[Stated problem] Please copy the material starting at its first line and ending at the line containing "Answer: pixel 29", switching "camera" to "viewer" and leaving everything else unchanged.

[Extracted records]
>> START
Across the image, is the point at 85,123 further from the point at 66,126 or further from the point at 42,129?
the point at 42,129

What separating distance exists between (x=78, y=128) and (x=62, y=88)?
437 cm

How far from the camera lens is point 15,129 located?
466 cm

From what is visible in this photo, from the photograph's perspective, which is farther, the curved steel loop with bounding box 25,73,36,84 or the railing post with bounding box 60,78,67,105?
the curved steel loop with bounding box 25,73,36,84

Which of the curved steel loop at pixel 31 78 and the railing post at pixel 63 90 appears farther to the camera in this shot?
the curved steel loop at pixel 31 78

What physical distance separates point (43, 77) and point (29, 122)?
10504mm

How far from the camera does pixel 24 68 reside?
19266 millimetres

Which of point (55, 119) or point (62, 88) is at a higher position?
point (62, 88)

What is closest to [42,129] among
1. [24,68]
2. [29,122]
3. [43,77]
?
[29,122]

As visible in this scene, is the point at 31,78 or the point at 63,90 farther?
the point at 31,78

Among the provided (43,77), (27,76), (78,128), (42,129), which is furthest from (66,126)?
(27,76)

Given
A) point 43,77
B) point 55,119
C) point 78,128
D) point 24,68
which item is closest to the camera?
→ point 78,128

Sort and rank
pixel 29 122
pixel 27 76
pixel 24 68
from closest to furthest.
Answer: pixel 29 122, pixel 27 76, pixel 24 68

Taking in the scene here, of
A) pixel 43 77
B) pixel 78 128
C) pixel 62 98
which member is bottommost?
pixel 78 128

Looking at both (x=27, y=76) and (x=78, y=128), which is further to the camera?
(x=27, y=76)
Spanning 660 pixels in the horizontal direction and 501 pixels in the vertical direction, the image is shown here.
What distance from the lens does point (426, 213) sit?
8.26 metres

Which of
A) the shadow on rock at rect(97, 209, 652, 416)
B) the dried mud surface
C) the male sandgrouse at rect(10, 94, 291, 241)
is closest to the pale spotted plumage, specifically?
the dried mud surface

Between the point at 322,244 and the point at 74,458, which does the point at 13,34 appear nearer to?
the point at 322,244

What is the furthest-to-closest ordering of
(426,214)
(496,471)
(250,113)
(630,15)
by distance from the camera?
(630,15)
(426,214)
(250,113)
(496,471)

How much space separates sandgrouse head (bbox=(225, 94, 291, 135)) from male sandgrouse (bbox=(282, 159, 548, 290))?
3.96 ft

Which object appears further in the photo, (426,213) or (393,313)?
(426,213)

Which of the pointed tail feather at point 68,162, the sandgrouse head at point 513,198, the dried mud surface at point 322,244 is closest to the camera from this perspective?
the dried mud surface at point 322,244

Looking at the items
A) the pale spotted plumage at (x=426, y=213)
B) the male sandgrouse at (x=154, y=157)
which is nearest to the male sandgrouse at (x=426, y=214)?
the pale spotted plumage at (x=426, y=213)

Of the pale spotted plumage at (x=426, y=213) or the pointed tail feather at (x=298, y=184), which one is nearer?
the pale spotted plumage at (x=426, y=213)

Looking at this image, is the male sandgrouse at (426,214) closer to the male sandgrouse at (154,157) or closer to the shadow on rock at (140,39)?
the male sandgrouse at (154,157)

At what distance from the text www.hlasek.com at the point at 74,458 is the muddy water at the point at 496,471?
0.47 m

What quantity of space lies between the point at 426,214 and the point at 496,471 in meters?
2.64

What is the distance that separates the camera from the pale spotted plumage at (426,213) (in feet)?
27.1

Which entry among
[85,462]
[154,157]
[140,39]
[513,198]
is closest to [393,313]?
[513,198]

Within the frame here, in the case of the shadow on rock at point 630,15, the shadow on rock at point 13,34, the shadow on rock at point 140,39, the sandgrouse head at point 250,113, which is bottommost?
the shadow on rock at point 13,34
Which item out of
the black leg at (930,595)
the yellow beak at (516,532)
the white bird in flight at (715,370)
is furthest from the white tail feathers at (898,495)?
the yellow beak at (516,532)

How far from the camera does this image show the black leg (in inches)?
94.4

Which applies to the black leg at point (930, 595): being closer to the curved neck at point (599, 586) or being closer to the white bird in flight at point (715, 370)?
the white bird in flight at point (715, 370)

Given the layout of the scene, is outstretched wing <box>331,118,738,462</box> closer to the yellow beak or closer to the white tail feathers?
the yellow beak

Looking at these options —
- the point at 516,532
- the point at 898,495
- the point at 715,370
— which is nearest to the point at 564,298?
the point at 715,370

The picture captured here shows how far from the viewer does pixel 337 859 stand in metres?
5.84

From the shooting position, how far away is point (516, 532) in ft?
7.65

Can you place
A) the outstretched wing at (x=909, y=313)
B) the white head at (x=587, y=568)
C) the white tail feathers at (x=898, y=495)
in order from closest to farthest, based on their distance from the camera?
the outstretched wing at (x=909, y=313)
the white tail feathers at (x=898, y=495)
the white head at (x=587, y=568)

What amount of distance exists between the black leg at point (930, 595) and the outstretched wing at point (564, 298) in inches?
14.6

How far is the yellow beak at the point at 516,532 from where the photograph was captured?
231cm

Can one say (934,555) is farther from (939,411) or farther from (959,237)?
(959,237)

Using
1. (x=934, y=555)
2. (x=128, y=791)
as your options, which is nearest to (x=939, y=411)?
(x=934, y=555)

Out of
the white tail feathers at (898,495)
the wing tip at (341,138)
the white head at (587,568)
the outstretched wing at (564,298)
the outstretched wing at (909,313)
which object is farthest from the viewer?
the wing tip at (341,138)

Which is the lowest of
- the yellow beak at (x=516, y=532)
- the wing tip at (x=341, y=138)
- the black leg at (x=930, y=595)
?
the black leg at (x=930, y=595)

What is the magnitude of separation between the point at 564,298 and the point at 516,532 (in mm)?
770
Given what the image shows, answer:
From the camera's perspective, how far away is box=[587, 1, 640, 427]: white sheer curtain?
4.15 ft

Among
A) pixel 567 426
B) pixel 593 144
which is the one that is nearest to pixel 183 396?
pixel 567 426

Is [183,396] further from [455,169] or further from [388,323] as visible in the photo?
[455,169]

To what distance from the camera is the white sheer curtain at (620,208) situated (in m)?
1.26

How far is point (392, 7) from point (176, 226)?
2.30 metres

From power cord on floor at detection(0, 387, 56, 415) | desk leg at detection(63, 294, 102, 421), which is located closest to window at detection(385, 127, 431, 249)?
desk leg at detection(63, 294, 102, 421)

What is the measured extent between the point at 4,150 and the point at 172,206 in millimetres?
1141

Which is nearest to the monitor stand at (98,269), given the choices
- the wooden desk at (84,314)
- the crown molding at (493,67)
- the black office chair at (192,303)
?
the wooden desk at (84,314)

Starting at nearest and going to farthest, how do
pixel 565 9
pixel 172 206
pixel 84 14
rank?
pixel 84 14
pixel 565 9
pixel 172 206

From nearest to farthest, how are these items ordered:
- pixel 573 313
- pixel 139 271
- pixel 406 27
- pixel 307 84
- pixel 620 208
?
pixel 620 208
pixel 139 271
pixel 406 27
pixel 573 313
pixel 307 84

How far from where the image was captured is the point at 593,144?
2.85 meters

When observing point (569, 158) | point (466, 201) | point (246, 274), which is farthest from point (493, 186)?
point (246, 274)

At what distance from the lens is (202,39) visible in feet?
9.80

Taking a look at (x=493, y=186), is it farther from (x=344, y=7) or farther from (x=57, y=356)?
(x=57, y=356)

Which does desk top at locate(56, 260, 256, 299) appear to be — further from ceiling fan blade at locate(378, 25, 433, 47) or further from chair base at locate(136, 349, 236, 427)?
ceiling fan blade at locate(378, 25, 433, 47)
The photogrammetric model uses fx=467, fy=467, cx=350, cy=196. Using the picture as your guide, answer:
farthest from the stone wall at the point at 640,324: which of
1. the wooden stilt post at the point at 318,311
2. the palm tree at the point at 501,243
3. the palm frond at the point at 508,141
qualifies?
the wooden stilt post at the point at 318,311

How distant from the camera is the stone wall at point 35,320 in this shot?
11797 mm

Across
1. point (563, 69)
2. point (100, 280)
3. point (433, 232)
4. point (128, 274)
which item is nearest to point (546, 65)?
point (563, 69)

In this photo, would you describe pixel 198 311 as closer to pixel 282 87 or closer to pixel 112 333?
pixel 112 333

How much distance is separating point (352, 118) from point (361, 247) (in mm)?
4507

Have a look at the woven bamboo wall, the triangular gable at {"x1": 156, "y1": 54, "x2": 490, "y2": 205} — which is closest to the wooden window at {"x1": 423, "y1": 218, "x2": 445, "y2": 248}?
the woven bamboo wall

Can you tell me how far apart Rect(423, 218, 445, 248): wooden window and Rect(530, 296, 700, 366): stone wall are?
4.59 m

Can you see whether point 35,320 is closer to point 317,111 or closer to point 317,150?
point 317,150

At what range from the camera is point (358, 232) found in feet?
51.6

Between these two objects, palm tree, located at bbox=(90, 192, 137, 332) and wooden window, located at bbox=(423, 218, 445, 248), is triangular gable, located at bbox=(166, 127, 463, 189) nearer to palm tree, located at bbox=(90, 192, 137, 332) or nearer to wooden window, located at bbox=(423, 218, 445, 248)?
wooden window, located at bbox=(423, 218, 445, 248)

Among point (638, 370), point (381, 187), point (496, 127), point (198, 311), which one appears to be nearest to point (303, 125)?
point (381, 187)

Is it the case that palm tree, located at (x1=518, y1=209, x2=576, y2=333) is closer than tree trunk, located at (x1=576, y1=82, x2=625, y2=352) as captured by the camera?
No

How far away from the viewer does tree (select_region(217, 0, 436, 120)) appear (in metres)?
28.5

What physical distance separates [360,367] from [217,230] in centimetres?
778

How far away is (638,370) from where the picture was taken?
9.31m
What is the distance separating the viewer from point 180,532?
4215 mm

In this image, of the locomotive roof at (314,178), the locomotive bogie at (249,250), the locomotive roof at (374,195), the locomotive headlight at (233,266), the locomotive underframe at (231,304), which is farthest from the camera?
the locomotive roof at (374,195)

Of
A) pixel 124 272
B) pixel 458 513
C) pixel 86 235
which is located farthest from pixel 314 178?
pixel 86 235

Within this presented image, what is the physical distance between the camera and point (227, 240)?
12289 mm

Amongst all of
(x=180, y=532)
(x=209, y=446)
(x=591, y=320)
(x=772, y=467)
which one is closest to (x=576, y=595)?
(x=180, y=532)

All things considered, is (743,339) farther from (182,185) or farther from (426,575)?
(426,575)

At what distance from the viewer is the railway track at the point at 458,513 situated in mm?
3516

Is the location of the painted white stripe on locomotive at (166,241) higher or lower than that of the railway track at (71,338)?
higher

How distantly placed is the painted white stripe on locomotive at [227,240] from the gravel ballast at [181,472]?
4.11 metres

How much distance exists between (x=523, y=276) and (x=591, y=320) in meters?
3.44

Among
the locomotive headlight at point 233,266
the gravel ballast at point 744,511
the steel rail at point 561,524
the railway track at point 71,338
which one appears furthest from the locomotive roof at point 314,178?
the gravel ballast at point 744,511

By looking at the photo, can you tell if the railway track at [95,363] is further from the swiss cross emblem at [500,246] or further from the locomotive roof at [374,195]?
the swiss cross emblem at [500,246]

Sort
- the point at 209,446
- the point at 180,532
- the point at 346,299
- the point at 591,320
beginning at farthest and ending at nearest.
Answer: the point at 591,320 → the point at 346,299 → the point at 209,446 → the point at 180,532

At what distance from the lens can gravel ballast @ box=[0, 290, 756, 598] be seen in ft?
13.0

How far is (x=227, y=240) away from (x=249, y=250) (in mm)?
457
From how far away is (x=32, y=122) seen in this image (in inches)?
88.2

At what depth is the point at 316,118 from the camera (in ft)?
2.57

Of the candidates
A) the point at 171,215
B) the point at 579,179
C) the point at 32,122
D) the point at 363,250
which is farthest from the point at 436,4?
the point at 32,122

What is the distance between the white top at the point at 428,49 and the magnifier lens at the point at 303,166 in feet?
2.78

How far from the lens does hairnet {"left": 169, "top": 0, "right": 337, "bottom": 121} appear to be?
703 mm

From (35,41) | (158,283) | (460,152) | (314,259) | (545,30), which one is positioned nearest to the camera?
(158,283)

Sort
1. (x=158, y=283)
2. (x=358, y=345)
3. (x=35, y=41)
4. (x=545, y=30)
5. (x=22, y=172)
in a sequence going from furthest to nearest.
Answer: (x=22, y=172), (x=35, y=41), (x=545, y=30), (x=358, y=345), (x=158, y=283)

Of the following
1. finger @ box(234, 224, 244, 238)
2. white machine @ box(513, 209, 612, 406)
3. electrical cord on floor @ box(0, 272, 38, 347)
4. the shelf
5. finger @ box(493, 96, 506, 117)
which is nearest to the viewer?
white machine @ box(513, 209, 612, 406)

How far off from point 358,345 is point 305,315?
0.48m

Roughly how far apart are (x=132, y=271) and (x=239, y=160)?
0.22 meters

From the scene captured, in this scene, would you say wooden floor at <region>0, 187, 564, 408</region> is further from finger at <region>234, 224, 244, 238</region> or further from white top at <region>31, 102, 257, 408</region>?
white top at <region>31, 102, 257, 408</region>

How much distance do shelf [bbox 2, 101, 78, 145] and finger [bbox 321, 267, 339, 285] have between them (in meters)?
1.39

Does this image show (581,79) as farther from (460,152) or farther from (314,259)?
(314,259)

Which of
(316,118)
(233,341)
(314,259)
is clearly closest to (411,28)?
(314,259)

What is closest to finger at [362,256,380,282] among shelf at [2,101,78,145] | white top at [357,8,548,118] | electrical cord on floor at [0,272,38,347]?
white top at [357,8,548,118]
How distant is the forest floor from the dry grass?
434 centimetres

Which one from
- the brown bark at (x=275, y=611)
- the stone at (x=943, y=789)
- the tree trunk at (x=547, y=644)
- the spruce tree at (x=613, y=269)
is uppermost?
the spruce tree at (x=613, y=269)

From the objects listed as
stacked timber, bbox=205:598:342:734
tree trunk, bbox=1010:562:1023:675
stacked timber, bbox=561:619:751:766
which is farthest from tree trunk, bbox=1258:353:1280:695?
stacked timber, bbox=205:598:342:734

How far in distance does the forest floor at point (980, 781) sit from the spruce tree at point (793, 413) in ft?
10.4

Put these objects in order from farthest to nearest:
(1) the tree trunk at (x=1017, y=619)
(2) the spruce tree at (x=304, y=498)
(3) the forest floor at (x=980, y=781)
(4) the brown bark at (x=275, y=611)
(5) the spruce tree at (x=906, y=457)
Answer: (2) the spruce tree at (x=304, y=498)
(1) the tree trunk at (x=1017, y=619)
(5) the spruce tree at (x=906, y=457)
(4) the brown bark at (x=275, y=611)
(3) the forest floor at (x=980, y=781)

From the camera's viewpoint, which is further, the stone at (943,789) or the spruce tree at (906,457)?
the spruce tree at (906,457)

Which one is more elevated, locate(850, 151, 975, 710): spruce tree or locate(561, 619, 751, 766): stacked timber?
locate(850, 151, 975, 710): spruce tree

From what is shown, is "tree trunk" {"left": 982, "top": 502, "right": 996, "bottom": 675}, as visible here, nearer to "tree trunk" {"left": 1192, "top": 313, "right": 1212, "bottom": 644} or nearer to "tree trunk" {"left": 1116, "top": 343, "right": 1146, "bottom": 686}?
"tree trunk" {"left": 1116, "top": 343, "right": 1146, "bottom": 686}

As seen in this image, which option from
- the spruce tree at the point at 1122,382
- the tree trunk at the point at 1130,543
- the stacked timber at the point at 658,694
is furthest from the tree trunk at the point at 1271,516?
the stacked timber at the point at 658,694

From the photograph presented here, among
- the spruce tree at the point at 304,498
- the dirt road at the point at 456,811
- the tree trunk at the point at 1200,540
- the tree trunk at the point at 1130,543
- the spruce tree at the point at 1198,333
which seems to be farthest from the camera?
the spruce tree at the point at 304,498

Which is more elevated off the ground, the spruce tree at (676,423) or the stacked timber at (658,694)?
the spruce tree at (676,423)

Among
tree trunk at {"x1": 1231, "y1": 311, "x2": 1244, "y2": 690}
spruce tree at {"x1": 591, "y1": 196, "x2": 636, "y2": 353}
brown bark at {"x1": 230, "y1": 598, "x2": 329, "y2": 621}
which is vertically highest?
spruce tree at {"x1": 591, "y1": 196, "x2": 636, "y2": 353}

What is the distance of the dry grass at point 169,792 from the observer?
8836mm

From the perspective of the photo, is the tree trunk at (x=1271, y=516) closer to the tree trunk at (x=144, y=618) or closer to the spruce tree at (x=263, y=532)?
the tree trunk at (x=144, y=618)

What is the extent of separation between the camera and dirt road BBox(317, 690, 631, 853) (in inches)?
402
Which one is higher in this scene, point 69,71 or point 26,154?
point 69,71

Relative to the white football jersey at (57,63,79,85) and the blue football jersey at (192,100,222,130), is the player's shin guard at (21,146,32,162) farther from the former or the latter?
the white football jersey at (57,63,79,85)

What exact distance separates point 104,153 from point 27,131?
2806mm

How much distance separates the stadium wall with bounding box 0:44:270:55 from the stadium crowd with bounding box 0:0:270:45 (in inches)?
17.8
>> END
[Response to this task]
Across the image, is the point at 85,123 further from the point at 66,126 or further from the point at 42,129?
the point at 42,129

What separating distance exists between (x=78, y=128) and (x=62, y=88)?
437 cm

How far from the viewer lens is point 15,129 located?
466 cm

From what is visible in this photo, from the photograph's perspective, which is farther, the curved steel loop with bounding box 25,73,36,84 or the railing post with bounding box 60,78,67,105?
the curved steel loop with bounding box 25,73,36,84

Which of the curved steel loop at pixel 31 78 and the railing post at pixel 63 90 appears farther to the viewer in this shot?
the curved steel loop at pixel 31 78

What physical distance separates point (43, 77) and point (29, 122)?
10504mm

How far from the viewer does pixel 24 68 reside?
19266 millimetres

Which of point (55, 119) or point (62, 88) is at a higher position?
point (62, 88)

What is closest to [42,129] among
1. [24,68]
2. [29,122]
3. [43,77]
?
[29,122]

As visible in this scene, is the point at 31,78 or the point at 63,90 farther?
the point at 31,78

Among the provided (43,77), (27,76), (78,128), (42,129), which is furthest from (66,126)?
(27,76)

Given
A) point 43,77
B) point 55,119
C) point 78,128
D) point 24,68
which item is closest to the viewer?
→ point 78,128

Sort and rank
pixel 29 122
pixel 27 76
pixel 24 68
from closest to furthest.
Answer: pixel 29 122, pixel 27 76, pixel 24 68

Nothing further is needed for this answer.